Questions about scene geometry
══════════
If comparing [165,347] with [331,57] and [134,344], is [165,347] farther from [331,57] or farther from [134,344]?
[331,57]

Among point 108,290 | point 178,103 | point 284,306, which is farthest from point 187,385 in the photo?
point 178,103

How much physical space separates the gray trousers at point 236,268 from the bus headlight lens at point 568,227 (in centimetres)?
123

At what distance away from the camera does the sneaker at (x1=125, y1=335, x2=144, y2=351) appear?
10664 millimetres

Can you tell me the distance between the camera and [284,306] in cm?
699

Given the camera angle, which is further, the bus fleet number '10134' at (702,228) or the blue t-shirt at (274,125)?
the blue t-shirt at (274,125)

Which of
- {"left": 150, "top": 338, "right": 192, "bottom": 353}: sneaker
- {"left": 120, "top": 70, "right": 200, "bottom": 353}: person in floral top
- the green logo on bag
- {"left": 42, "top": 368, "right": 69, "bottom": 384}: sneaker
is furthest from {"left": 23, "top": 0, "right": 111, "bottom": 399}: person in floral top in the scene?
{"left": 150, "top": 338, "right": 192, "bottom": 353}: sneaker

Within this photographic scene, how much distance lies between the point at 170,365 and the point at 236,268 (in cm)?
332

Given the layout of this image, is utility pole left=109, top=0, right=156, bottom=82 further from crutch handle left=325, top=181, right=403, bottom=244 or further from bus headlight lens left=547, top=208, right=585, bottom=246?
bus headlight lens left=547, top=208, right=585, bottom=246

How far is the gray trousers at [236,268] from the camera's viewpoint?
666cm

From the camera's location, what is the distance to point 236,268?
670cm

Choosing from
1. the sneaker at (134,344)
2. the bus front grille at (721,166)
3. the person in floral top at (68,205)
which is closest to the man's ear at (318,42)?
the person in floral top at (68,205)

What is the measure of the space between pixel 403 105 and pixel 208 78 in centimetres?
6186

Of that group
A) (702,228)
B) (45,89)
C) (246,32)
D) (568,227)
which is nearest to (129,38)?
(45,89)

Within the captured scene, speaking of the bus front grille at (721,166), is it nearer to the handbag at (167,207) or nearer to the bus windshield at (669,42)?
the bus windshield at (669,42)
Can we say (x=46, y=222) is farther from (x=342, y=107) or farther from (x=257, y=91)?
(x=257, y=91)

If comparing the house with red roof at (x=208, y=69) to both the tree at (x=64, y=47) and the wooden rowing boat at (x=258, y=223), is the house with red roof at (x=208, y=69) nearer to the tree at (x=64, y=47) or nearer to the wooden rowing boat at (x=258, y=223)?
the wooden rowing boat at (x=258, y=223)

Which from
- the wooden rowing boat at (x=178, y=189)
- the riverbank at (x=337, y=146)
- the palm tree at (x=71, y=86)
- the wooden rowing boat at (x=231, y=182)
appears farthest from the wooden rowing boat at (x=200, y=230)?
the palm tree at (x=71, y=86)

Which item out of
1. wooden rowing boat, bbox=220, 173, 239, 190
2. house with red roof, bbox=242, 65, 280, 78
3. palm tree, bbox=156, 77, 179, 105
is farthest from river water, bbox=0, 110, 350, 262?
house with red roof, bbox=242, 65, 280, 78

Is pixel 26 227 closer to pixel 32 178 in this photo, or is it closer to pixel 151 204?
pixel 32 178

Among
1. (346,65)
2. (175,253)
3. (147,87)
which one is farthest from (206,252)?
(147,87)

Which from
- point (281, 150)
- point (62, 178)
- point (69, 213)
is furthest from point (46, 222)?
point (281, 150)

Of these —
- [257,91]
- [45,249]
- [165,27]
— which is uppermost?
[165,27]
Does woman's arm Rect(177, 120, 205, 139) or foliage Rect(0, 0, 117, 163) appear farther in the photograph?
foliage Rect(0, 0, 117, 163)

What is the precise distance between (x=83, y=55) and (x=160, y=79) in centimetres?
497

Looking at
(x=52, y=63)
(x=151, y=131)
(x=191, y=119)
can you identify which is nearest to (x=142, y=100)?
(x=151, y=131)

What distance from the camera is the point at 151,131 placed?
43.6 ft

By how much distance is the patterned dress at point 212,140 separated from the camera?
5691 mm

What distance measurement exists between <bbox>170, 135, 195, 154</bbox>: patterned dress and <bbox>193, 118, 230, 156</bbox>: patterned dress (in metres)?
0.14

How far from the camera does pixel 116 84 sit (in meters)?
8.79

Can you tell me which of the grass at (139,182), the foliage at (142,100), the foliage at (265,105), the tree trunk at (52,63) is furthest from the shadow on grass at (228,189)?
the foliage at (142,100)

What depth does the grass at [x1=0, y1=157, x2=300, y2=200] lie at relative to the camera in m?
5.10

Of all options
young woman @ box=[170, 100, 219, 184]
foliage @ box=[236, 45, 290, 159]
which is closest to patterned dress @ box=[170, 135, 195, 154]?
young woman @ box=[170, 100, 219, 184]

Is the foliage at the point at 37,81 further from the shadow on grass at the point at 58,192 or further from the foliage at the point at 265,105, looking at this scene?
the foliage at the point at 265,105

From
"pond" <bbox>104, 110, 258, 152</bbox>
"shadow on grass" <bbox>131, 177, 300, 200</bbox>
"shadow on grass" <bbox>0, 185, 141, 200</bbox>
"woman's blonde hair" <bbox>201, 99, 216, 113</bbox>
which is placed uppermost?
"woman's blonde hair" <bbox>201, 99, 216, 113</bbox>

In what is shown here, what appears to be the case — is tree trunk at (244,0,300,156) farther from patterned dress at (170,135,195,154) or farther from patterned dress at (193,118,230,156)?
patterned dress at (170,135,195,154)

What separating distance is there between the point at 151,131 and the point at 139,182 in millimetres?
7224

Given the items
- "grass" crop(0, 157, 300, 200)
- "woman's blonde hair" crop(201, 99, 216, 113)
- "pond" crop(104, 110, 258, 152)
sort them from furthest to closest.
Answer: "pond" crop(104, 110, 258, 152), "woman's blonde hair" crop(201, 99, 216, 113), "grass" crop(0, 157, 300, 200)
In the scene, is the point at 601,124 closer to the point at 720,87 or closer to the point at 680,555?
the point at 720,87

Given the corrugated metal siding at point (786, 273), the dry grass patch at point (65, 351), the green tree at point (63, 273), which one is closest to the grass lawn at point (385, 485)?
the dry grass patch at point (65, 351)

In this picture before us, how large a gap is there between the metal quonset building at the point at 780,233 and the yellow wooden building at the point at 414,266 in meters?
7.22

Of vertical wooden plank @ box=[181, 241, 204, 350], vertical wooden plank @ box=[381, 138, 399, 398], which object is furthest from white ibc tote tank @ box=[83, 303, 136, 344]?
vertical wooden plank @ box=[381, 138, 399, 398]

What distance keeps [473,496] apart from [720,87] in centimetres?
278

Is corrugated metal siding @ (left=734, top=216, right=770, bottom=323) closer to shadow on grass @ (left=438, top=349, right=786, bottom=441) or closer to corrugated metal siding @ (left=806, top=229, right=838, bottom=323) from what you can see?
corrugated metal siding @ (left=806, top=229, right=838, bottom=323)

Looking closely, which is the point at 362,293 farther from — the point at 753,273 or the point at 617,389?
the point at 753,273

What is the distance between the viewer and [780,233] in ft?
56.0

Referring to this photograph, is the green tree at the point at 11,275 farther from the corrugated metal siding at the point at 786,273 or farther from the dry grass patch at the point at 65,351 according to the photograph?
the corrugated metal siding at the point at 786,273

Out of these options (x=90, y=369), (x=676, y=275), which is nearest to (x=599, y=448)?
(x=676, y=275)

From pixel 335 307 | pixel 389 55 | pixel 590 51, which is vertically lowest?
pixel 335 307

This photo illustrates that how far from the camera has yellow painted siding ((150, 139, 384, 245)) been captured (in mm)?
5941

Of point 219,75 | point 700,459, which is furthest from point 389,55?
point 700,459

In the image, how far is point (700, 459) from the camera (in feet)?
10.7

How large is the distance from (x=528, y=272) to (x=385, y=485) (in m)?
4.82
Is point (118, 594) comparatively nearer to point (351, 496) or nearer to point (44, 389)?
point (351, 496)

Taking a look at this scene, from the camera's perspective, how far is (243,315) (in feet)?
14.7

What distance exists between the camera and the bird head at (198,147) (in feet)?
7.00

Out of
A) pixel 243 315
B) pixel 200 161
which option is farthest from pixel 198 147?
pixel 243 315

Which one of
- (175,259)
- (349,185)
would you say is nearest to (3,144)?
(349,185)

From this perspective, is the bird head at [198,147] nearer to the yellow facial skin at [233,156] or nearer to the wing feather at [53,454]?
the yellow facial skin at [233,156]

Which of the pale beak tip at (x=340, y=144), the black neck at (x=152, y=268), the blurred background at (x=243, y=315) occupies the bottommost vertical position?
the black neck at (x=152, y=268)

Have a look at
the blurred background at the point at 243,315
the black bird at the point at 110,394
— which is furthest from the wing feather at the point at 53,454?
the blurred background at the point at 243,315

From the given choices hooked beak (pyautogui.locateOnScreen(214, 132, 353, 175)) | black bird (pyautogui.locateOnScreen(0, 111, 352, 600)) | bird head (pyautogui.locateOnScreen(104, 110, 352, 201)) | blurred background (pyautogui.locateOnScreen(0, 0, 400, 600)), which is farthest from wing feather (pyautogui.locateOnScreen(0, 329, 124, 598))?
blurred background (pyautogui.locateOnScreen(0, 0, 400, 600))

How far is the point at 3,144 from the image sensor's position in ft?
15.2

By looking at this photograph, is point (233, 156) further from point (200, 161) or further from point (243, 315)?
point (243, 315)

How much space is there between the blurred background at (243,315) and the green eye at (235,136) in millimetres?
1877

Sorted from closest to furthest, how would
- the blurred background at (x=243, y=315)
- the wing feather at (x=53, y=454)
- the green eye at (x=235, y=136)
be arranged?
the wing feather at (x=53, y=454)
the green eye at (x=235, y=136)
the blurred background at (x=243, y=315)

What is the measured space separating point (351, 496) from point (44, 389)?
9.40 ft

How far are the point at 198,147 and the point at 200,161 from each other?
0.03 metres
══════════
Print again the material above, limited to the lines from the one holding "By looking at" through the last, inclusive.

**REPLY TO THE TASK:**
By looking at this photograph, is point (233, 156) further from point (200, 161) or further from point (243, 315)?
point (243, 315)

How much space is there between the blurred background at (243,315) and the green eye at (235,136) in millimetres?
1877

Sorted from closest to furthest, how would
- the blurred background at (x=243, y=315)
- the wing feather at (x=53, y=454)
- the green eye at (x=235, y=136)
be arranged?
the wing feather at (x=53, y=454)
the green eye at (x=235, y=136)
the blurred background at (x=243, y=315)

What is the measured space separating point (351, 496) from point (44, 389)?
9.40 ft

How far are the point at 198,147 and the point at 200,161 from each other?
0.03 metres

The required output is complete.